=== Extracted text ===
* Begin *

8.               Option
Exercise Price and Consideration.

 

(a)                        The per
share exercise price for the Shares to be issued upon exercise of any Option
shall be such price as is determined by the Administrator, but shall be subject
to the following:

 

(i)                          In the case
of an Incentive Stock Option

 

(A)                      granted to
an Employee who, at the time of grant of such Option, owns stock representing
more than ten percent of the voting power of all classes of stock of Company,
the per Share exercise price shall be no less than 110 percent of the Fair
Market Value per Share on the date of grant.

 

(B)                        granted to
any other Employee, the per Share exercise price shall be no less than 100
percent of the Fair Market Value per Share on the date of grant.

 

(ii)                       In the case
of a Nonstatutory Stock Option granted to any person, the per Share exercise
price shall be no less than 100 percent of the Fair Market Value per Share on
the date of grant.

 

(b)                       The
consideration to be paid for the Shares to be issued upon exercise of an
Option, including the method of payment, shall be determined by the
Administrator (and, in the case of an Incentive Stock Option, shall be
determined at the time of grant). Such consideration may consist of (i) cash,
(ii) check or (iii) any combination of those methods of payment. In
addition, if there is a public market for the Shares, the Administrator may
allow the Optionee to elect to pay the exercise price through either of the
following procedures:

 

(i)                          A special
sale and remittance procedure under which the Optionee provides irrevocable
written instructions to a designated brokerage firm to effect the immediate
sale of a portion of the purchased Shares and remit to Company, out of the sale
proceeds available on the settlement date, an amount sufficient to cover the
aggregate option price payable for the purchased Shares plus all applicable
Federal and State income and employment taxes required to be withheld by
Company by reason of such purchase and/or sale. The Optionee must also provide
such irrevocable written instructions to Company to deliver the certificates
for the purchased Shares directly to such brokerage firm to effect the sale
transaction. In making its determination as to the type of consideration to
accept, the Administrator shall consider if acceptance of such consideration
may be reasonably expected to benefit Company Optionee shall also deliver a
properly executed exercise notice together with such other documentation as the
Administrator and a broker, if applicable, shall require to effect an exercise
of the Option. Notwithstanding the above, Company shall not be required to
permit the Optionee to utilize the sale and remittance procedure described
above if Company’s legal counsel advises Company that the procedure may violate
any applicable law, regulation or regulatory guidance.

 

(ii)                       The
surrender to Company of shares of Company’s common stock which have already
been owned by the Optionee for more than six months. The shares of Company’s
common stock which are surrendered to Company as payment for Shares issued upon
the exercise of an Option shall be valued at their Fair Market Value on the
date of exercise of the Option.

 

9.               Exercise of
Option.

 

(a)                        Procedure for Exercise; Rights as a Shareholder.  Any Option
granted hereunder shall be exercisable at such times and under such conditions
as determined by the Administrator and as permissible under the terms of the
Plan, but in no case at a rate of less than 20 percent per year over five

 

4

 

years from the date the
Option is granted. The right to exercise an Option may be conditioned on
specific performance criteria with respect to Company and/or the Optionee. An
Option may not be exercised for a fraction of a Share.

* End *

=== Data ===
* Begin *

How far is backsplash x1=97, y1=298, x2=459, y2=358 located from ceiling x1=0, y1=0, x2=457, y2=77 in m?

* End *

=== The tasks ===
1) In the stock option plan excerpt, what is the lowest per Share exercise price allowed for an Incentive Stock Option granted to an Employee who owns stock representing more than ten percent of the voting power of all classes of Company stock?
2) Please carry on the stock option plan text from its last sentence.

=== Responses in order ===
1) No less than 110 percent of the Fair Market Value per Share on the date of grant.

2)
 

An
Option shall be deemed to be exercised when written notice of such exercise has
been given to Company in accordance with terms of the Option by the person entitled
to exercise the Option and full payment for the Shares with respect to which
the Option is exercised has been received by Company Full payment may, as
authorized by the Administrator, consist of any consideration and method of
payment allowable under Section 8(b) hereof. Until the issuance (as
evidenced by the appropriate entry on the books of Company or of a duly
authorized transfer agent of Company) of the stock certificate evidencing such
Shares, no right to vote, receive dividends or any other rights as a
shareholder shall exist with respect to the Shares, notwithstanding the
exercise of the Option. Company shall issue (or cause to be issued) such stock
certificate promptly upon exercise of the Option. No adjustment shall be made
for a dividend or other right for which the record date is prior to the date
the stock certificate is issued, except as provided in Section 11 hereof.

 

Exercise of an Option in
any manner shall result in a decrease in the number of Shares which thereafter
may be available, both for purposes of the Plan and for sale under the Option,
by the number of Shares as to which the Option is exercised.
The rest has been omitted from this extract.